Designer Q&A: Tom Dixon
With a new Tom Dixon space opening up soon in Hong Kong, we revisit a conversation with the designer at Maison&Objet this past January, when we discussed his latest collection of soaps, how he keeps it fresh and what’s next up in the pipeline. Tell us what’s new at this January’s Masion&Objet?
Well, what’s completely new is soap and bath, meaning waterproof lamps, washing-up liquids and bathroom accessories. So, it’s soap. But even there we got it wrong because we sent out some washing-up liquid to Americans, and of course it doesn’t exist in America- there it’s called ‘dish soap’, so they were using it in the shower thinking it was bath gel, and apparently really liking it!
Anyway, to get back to the point of it all, we know from our experience doing spas and bars and restaurants and hotels from the interior design perspective that a) we have to specify soap and b) that smells involves the whole interiors. I’ve come to realise that interiors aren’t just about the shape and the colour or the comfort of things, but space is really about the more intangible things — the five senses.
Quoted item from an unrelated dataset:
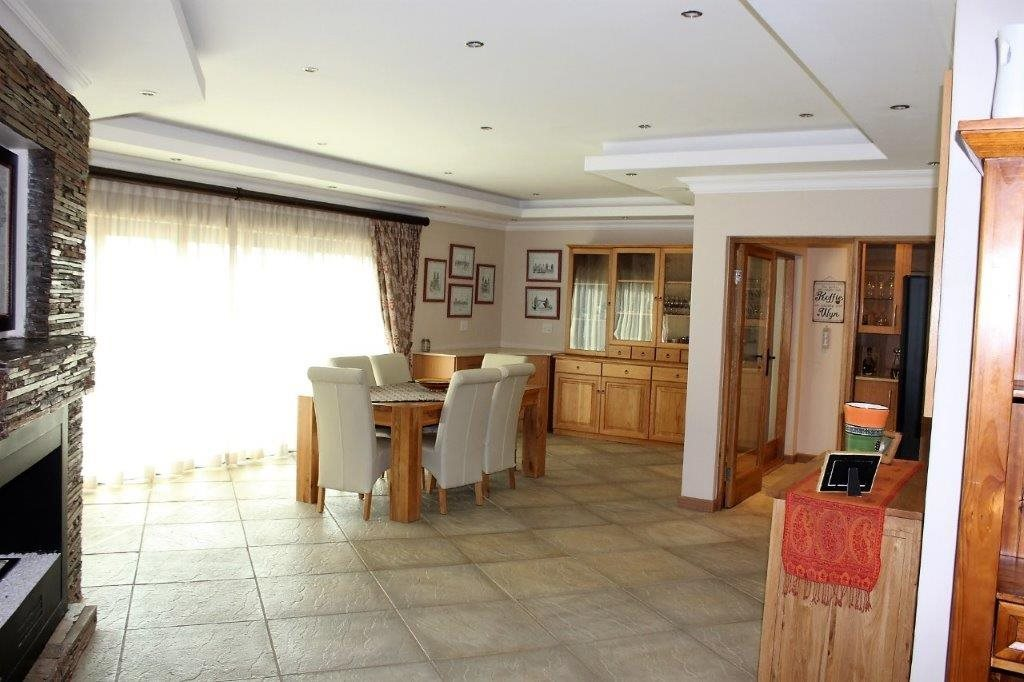 Blue Valley Golf Estate property for sale. Ref No: 13512400. Picture no 35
Take our moss wall for example, which is really an acoustic wall. One the big nightmares of the contemporary restaurant is that you can’t hear what the other person is saying, and it’s one of those things you don’t notice until it’s bad. So, if you go to a restaurant and you smell the bleach from the night before or the morning’s washing up, you’re not really going to enjoy your food. For me, it’s about trying to expand my repertoire as a designer beyond the obvious and trying not to be categorised. It’s quite nice to be a parfumier this season.
It also makes the experience more multi-sensorial.Who did you collaborate with in developing your scents?
Chemists do it. Getting the correct scent and even the correct base is complex, so we worked with a supplier who were the ‘noses’ to help us to get where we needed to be.
How did you direct and work with them?
The more inexpert you are, the more controlling you get. So, you have to really understand it, but it’s nice to jump into a completely different universe and learn a lot just from a sort of naïve standpoint.
Loads of people do soap, right? But seldom do people do soap and waterproof lights at the same time. And even fewer people do soaps, lights and the bathroom accessories that you find on the bathroom shelves at the same time. So as we grow and become more confident, we’re able to do things that sit in a slightly different context to what other people do, and that’s what the soap is. So there’s the soap and the washing-up liquid, and that’s been something I’ve been wanting to do for 15 years and no has let me, really.
The kitchen is as an important social space. People invest in their kitchens and just like the bathroom where soap has evolved from a more functional element to a more sensual object or an object of desire, in the kitchen people spend an inordinate amount of money on their counters and plates and what have you, but then they just put a bottle of supermarket, synthetic, usually dayglo-yellow washing-up liquid and they really don’t care when they’ve spent god knows how much getting a beautiful bottle of soap in their bathroom. It was just one of those observations you get, and we’ll see. I want to be a dish soap magnet — that’s my new plan. I’ve tried everything else.
You’re very busy with a whole array of different projects from restaurants and hotels to new product lines. How do you keep it fresh and inspired?
Well that’s it exactly- the sheer diversity of the projects. And then if I get bored I just add another category or two. If anything, I’m more bored of what we’ve done before and more excited about what’s in development now, and that’s the frustrating thing to have keep showing the old stuff. I don’t know, I’m always so dissatisfied with the old.
So what’s in development now then, what’s coming up next?
Well for Salone, we’ve taken over Manzoni — you know, all the gallery space there and the cinema. And I’ve been sponsored by IKEA, so we’re going to talk a bit about ‘the future’. It’s kind of inspired by the digital edge and how business is changing because of it. We’re working with students at the Royal College of Art in London, at Parsons in New York and students in Japan and the we have a bed, basically, that can turn into a sofa, and can turn into a sofa system, and can be refolded back into a bed — double bed, single bed, bunk bed. The idea is that you can ‘hack’ this thing, and it won’t seem so disposable but will be something that you take with you forever and convert it into whatever you need at that point in life. That’s the plan.